The question presented in this case is “whether New York City’s ban on transporting a licensed, locked and unloaded handgun to a home or shooting range outside city limits is consistent with the Second Amendment, the commerce clause and the constitutional right to travel.” Notice that it makes no mention of coffee breaks, bathrooms, or mothers.

All four of the liberal justices appeared exasperated with Clement’s effort to expand the case to include the coffee hypothetical. Justice Sotomayor noted that the question of whether a trip that includes a coffee break is “continuous and uninterrupted” is a “new issue” that must be litigated in the lower courts before it is decided by the justices. Justice Stephen Breyer at one point grew so frustrated that he simply read the question presented out loud to Clement.

Alternatively, Clement argued, there may still be a live case between New York and the plaintiffs because the city could hypothetically punish the plaintiffs for their failure to comply with the now-repealed city rules.

Richard Dearing, the lawyer for the city, repeatedly and emphatically insisted that the city would not do so.

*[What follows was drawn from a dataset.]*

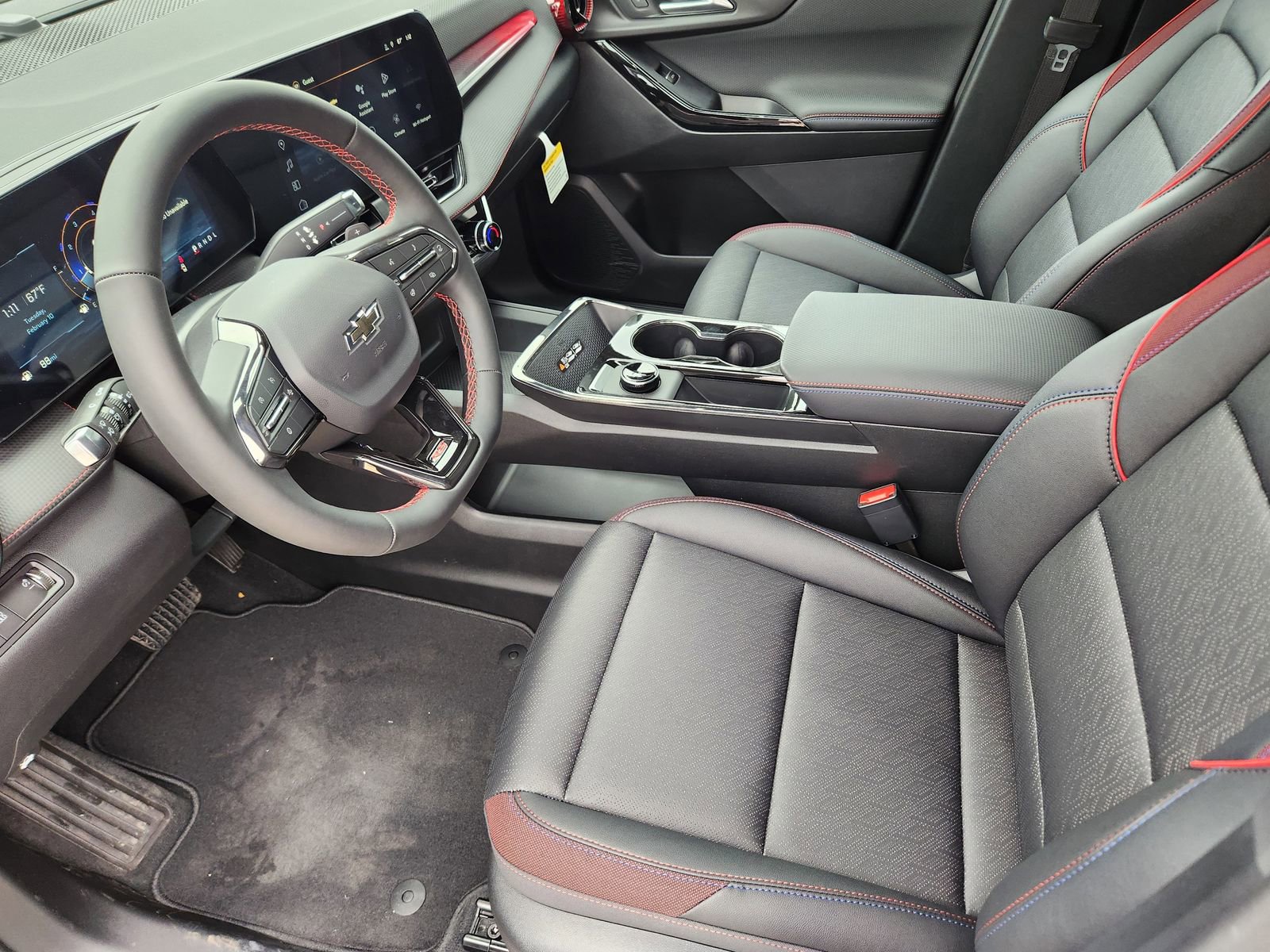 New 2026 Chevrolet Equinox RS FWD image 12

And, in response to a question from Justice Elena Kagan, Dearing even promised that the city’s law department would protect the plaintiffs if a city official tried to sanction them for their past behavior.

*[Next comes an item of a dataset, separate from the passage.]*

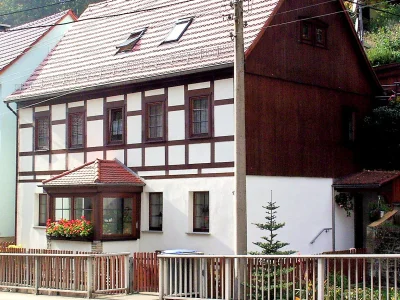 Holiday apartment Ferienappartement Friebel Bad Schandau in Bad Schandau - Holiday apartment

Notably, Chief Justice Roberts seemed to think that these assurances were enough. Roberts asked Dearing whether dismissing New York State Rifle as moot would prevent the plaintiffs from bringing a new claim for new relief. He also asked Dearing for an assurance that the plaintiffs would not be prejudiced in future applications for a new gun license — an assurance Dearing gave Roberts.

These questions are a sign that Roberts believes the case is moot, and that he was looking to tie up any loose ends that could prevent his Court from reaching such a decision.

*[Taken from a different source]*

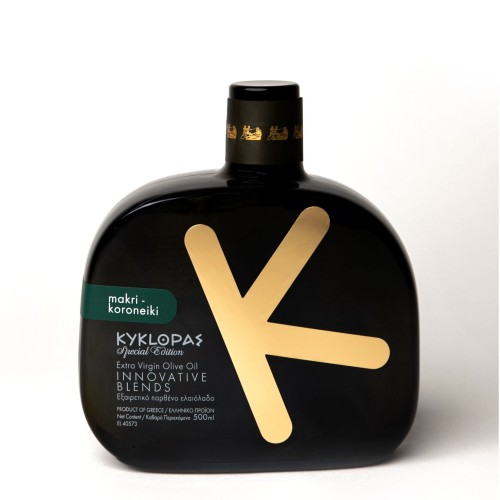 Kyklopas oliwa extra virgin ultra premium Makri Koroneiki 500ml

Justices Clarence Thomas and Brett Kavanaugh were silent throughout the oral argument, but their votes won’t matter if Roberts and the four liberal justices all agree that the case is moot.

A decision that this case is moot will only delay the inevitable

While the Court looks fairly likely to dismiss New York State Rifle because the case is moot, such a decision is unlikely to delay a Supreme Court showdown over the Second Amendment for very long.

There is little doubt that a majority of the Court believes that the Second Amendment should be read aggressively to strike down a wide range of gun laws.

Shortly before his death earlier this year, retired Justice John Paul Stevens revealed that Justice Anthony Kennedy pushed his fellow conservatives to weaken a seminal 2008 decision establishing that the Second Amendment protects an individual right to bear arms. Likely due to Kennedy’s intervention, the Supreme Court’s final decision in District of Columbia v. Heller (2008) suggests that laws prohibiting “possession of firearms by felons and the mentally ill, or laws forbidding the carrying of firearms in sensitive places such as schools and government buildings, or laws imposing conditions and qualifications on the commercial sale of arms” are all valid. Heller also seemed to endorse bans on “dangerous and unusual weapons.”

But Kennedy is now retired as well, and his replacement, Justice Kavanaugh, wrote an opinion when he was a lower court judge that took a hardline view of the Second Amendment. It is very likely, in other words, that the Supreme Court will start to roll back limits on gun rights now that Kennedy is no longer around to moderate the Court’s decisions.

Meanwhile, while New York State Rifle is likely to be declared moot, there is another Second Amendment case — Rogers v. Grewal — that the Supreme Court could take up as soon as Friday. The questions presented in Rogers include “whether the Second Amendment protects the right to carry a firearm outside the home for self-defense.”

If New York State Rifle is declared moot, the Court could simply take up the Rogers case — and there’s still plenty of time for the Court to decide that case before its current term ends this June.

New York State Rifle, in other words, appears likely to end in the tiniest possible victory for gun control. The case will likely be dismissed as moot, but a Second Amendment reckoning is all but inevitable in the Supreme Court. And it’s likely to come very soon.